Because there is no actual output jax, the startup component doesn’t create the MathJax.typesetPromise() method and there is no initial typeset action performed. We use the pageReady() function to do our own typesetting by calling the document’s renderPromise() function.

The example also takes several steps to disable the Assistive MathML extension that inserts hidden MathML for the usual output renderers. This is unneeded since we are generating MathML ourselves as the primary output. Setting the menuOptions.settings.assistiveMml option to false turns off the assistive MathML in the contextual menu. The ready() function also includes a line that disables the assistive-MathML item in the menu, so user’s can’t accidentally turn it on again. Finally, the assistiveMml render action is disabled, since it will never be activated (overkill perhaps, but no need to run the usual code for nothing).

Note that MathJax’s internal MathML is based on the MathML3 specification. Most browsers that support MathML implement MathML-Core (which was developed several years after MathJax was initially written). The MathML-Core specification is more limited than MathML3, and does not support all the features that MathJax uses. For example, it does not include the mathvariant attribute in most cases, and MathJax uses that to implement \mathbf, \mathfrak, \mathbb, \mathcal, and the other font variants.

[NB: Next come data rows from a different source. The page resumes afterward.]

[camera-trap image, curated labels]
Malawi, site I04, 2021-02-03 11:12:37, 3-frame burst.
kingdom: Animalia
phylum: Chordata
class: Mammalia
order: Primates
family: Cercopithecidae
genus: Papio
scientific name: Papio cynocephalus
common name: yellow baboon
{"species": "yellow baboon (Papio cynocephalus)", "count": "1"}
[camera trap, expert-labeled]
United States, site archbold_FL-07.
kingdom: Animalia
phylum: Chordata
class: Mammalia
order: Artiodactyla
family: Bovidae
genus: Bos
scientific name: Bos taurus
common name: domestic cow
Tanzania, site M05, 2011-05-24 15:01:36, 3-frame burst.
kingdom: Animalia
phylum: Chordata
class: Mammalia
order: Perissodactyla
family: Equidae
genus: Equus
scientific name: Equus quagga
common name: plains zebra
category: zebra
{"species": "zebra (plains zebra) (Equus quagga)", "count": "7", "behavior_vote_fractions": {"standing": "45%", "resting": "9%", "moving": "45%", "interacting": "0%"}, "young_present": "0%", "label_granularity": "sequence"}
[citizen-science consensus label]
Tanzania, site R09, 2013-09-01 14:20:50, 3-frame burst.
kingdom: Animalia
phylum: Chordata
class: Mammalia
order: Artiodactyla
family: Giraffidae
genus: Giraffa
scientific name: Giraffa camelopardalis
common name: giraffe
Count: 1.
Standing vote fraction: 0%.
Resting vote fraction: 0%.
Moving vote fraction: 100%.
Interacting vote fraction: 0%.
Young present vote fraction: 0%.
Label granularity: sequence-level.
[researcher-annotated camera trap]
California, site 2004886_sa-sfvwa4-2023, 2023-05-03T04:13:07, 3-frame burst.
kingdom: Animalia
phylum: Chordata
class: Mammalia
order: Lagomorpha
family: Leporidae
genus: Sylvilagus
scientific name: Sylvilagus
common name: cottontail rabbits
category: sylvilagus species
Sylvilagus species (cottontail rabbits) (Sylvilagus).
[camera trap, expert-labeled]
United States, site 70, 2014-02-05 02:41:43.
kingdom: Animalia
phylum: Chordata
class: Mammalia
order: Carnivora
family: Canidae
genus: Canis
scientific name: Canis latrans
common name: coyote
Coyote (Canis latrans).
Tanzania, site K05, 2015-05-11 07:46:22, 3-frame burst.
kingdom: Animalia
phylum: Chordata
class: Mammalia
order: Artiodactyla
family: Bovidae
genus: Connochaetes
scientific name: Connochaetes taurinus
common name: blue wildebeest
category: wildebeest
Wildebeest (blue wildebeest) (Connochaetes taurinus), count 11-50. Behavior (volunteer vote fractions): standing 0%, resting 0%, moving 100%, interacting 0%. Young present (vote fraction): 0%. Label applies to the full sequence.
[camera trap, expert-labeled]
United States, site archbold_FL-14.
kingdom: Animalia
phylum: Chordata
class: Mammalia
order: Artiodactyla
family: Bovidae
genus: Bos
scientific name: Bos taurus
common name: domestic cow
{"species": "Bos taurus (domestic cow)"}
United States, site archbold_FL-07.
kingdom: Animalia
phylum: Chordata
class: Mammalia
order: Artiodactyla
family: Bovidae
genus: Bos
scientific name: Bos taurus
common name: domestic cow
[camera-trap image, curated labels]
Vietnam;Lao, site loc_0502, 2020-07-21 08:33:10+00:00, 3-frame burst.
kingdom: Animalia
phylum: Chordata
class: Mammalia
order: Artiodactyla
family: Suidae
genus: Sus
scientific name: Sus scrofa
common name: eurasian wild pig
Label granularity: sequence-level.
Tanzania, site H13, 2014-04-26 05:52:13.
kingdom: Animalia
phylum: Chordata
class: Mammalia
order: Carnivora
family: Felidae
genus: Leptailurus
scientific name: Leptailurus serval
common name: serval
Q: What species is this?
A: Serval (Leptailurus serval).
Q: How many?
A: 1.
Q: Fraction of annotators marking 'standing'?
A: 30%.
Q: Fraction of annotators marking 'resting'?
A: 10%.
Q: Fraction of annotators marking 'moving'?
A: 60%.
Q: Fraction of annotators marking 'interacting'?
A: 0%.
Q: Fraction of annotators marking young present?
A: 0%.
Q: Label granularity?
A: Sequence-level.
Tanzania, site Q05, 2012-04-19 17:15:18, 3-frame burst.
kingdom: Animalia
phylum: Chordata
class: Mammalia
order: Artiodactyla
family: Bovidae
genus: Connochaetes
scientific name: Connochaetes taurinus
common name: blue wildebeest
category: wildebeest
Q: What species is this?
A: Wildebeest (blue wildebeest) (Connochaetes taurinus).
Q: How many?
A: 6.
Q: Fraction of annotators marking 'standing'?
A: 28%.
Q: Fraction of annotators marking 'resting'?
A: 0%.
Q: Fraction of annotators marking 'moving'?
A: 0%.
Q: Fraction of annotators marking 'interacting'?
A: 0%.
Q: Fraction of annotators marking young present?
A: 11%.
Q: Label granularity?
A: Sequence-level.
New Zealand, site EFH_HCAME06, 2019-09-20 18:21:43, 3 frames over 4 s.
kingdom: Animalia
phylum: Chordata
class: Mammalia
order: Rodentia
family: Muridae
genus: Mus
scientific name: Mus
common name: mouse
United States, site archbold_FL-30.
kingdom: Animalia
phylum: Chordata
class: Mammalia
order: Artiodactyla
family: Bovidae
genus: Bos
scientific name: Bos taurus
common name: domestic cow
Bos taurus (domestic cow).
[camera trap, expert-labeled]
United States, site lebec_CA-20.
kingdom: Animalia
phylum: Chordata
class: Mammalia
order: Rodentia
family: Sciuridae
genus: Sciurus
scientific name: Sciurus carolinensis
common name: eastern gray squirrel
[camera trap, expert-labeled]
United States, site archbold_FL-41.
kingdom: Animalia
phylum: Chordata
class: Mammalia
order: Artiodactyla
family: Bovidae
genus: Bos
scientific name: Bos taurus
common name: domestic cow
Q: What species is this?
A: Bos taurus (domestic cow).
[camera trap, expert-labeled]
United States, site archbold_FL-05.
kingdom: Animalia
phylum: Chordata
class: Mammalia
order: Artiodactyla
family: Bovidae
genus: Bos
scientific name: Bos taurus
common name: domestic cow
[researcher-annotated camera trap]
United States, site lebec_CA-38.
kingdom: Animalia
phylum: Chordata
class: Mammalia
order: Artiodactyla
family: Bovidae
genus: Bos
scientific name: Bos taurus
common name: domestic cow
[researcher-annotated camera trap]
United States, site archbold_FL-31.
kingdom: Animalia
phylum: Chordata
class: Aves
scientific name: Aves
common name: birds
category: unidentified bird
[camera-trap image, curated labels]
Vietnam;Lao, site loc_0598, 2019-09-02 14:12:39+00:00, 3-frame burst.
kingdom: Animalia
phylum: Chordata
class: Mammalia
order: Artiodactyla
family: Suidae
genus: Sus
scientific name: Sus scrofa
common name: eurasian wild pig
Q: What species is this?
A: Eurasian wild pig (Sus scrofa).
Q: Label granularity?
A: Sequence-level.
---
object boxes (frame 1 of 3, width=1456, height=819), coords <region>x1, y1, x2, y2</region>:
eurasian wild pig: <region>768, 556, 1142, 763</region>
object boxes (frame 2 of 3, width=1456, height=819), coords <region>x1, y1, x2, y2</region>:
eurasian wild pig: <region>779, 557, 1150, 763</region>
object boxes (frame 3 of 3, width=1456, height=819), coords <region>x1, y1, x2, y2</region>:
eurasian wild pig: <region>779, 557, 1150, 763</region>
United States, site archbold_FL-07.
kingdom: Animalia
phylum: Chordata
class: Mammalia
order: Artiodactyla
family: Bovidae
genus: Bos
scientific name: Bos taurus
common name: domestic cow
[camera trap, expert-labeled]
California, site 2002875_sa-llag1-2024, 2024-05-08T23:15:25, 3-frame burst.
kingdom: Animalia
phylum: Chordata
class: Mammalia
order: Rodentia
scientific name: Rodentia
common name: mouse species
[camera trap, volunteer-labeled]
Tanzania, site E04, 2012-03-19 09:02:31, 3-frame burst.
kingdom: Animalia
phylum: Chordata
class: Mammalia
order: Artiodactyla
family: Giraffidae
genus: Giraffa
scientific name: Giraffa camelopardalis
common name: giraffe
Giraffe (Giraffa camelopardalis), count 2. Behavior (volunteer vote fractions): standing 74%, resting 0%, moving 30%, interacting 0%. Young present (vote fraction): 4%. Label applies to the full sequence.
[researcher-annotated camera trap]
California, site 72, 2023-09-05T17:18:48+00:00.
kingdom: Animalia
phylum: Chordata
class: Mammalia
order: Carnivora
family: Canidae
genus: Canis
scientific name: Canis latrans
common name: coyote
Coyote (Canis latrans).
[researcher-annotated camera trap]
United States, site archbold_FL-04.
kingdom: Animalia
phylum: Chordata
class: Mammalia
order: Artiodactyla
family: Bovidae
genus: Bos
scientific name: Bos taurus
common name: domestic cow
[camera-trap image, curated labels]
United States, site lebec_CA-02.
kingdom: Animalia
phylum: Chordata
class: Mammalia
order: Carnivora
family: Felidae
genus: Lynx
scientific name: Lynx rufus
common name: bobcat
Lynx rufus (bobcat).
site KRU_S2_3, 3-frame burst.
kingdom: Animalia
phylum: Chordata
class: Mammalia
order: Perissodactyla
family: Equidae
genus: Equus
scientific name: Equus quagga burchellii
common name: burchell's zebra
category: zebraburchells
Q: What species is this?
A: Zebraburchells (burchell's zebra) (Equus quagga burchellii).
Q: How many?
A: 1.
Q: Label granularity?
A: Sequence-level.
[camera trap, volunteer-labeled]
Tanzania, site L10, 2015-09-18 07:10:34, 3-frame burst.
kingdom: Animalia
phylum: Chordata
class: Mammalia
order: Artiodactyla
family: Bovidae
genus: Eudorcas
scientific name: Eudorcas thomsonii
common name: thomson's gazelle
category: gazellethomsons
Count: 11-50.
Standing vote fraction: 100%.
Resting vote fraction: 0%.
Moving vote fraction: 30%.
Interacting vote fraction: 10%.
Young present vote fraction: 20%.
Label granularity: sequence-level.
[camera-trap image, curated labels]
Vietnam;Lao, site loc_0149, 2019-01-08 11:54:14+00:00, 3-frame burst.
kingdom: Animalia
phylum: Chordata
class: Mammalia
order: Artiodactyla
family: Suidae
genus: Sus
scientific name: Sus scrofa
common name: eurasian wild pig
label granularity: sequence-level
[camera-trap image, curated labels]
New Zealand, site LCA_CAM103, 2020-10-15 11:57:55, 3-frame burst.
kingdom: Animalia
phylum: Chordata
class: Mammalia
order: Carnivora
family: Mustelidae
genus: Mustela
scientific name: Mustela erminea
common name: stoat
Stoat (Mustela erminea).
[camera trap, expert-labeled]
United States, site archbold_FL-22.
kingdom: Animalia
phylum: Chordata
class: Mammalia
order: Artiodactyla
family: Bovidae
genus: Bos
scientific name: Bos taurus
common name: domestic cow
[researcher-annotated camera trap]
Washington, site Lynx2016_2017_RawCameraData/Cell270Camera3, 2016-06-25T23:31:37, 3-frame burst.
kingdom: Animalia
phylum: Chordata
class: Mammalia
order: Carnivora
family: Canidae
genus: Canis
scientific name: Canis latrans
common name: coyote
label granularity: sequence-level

That means that the output generated here may not produce the desired variants when the MathML is displayed in a browser. The Convert Mathvariant to Unicode example provides a way to work around that shortcoming in MathML-Core. Other limitations remain, however, such as the lack of support for most of the mtable element’s attributes, which are used to implement LaTeX’s various alignment environments, for example. So while it is possible to produce MathML output, the browser’s native MathML rendering may not be up to the task for displaying it as well as MathJax would.

Note

MathJax’s version 2 NativeMML output processor worked around various limitations of Firefox/Gecko and Safari/WebKit (e.g., to provide support for equation labels), but this example does not, as it just uses the generic MathML. So the output generated here may not reproduce all the features available in the CHTML and SVG renderers. One would need to replace MathJax.startup.toMML() by a more sophisticated version that works around the limitations in MathML-Core in order to faithfully reproduce those.